CARMEL, Ind. — MISO says it will likely go above and beyond complying with FERC Order 841, as it expands its market rules for storage after its initial filing with the commission later this year.
MISO Market Design Manager Kevin Vannoy said the RTO will soon begin presenting stakeholders with straw proposals for Order 841 compliance, but it intends to keep going after submitting a final proposal. MISO will continue to study the operational characteristics of energy storage to make a more comprehensive, but still unidentified, set of market rules in 2019 and 2020.
“We’re not going to just stop at Order 841 compliance,” Vannoy promised stakeholders during an April 4 Energy Storage Task Force meeting.

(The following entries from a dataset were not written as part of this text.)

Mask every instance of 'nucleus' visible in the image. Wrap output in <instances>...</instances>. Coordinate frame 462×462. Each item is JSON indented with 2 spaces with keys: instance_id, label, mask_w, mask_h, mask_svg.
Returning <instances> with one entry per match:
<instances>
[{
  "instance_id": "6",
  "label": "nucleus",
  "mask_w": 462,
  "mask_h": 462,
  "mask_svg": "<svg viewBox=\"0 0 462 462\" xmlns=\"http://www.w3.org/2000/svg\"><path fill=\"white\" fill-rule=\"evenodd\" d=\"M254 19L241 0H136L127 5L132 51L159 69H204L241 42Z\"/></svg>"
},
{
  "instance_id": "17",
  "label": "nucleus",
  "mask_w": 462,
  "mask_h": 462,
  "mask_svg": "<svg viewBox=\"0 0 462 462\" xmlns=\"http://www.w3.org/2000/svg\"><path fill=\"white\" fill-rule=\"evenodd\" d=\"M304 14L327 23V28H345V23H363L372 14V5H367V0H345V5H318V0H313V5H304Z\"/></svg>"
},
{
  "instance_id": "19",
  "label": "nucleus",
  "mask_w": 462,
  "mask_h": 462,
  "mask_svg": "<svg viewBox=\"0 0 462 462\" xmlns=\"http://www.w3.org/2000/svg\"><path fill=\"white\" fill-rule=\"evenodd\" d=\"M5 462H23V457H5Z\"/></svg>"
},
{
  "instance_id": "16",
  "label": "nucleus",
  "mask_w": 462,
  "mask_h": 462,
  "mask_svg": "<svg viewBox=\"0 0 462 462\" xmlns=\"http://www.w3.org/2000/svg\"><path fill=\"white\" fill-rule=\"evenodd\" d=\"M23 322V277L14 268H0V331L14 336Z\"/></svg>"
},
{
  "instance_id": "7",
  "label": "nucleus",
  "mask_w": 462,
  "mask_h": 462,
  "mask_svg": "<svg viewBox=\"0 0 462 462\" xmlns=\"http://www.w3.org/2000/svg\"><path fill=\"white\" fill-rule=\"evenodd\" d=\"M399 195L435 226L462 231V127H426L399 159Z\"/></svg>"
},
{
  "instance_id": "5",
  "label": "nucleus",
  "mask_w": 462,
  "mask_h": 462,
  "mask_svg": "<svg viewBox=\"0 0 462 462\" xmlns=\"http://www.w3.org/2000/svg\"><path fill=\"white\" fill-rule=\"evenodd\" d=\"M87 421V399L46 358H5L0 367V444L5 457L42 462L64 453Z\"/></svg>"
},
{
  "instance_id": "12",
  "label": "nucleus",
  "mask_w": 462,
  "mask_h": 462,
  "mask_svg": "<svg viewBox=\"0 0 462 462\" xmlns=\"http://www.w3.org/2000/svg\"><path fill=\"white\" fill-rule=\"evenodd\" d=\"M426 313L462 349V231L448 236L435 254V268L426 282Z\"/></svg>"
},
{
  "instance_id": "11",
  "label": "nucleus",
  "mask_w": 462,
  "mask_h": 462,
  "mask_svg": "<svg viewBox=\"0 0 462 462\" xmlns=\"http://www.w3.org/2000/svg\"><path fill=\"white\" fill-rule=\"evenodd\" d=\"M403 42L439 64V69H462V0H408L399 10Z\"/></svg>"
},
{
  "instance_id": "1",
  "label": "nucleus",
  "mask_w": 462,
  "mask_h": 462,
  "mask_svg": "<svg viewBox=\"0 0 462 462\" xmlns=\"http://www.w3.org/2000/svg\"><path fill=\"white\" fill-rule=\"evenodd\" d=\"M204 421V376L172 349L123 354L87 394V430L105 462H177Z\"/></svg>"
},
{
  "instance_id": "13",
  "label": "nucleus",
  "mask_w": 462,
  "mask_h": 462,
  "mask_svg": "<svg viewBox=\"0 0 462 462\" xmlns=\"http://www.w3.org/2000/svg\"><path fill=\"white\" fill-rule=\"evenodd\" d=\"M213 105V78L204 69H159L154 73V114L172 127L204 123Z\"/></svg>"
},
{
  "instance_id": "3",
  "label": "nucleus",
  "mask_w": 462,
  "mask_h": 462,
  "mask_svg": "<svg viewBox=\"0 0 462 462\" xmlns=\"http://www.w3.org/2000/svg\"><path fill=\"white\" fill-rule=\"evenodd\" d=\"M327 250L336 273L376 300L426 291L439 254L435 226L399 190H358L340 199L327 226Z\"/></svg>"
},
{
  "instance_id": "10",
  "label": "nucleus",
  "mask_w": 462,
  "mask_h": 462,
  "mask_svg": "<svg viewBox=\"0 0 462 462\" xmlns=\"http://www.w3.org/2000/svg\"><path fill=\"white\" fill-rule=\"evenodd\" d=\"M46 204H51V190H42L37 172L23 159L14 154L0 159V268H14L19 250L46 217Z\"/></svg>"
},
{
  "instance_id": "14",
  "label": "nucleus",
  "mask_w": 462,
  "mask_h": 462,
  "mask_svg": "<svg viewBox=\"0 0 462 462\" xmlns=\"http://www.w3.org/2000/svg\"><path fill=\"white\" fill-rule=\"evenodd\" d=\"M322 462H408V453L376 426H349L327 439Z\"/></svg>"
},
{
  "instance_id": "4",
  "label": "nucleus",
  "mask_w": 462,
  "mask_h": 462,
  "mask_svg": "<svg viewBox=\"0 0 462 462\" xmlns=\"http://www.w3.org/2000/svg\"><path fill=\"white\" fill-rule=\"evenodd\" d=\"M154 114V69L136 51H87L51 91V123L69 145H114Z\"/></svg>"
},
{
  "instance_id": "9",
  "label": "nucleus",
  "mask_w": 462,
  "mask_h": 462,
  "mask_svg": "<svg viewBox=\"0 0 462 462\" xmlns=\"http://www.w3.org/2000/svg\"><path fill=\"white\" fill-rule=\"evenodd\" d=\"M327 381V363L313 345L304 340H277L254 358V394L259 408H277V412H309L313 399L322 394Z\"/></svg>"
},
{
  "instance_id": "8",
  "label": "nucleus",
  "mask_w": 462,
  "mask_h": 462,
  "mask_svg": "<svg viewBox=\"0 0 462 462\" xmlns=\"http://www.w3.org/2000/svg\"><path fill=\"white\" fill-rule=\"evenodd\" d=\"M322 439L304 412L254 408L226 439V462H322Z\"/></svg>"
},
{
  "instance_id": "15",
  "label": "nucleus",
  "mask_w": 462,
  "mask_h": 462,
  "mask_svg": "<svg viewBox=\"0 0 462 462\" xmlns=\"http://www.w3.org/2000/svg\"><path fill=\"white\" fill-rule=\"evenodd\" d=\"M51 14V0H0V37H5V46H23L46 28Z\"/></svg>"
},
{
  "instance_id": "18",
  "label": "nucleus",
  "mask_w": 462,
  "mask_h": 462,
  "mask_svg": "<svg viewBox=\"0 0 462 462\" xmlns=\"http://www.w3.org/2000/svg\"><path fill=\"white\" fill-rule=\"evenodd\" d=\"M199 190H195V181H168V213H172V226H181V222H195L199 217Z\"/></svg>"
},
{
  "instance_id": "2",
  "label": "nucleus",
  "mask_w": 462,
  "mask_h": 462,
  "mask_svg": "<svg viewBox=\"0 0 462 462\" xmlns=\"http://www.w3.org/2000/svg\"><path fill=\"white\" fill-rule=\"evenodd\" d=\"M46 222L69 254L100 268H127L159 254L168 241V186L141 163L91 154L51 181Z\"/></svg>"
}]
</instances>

FERC last month granted MISO permission to create a Stored Energy Resource Type II to facilitate market participation, although it said the new definition needs more work that can be deferred into the RTO’s Order 841 compliance filing due in early December. (See FERC OKs MISO Plan to Expand Storage.) Vannoy said revising the resource type definition will get MISO “part way, but not all the way there” to compliance.
He added that MISO’s list of improvement projects, the Market Roadmap, includes a more comprehensive storage participation plan, although it didn’t place in the top eight priorities this year despite stakeholders giving it top ranking. (See 8 Projects Set for 2018 MISO Market Roadmap.)
MISO Director of Policy Studies J.T. Smith reported the RTO is meanwhile beginning to study how storage resources could be considered for economic transmission projects.
“There are still a lot of questions out there but not a lot of firm answers,” Smith said.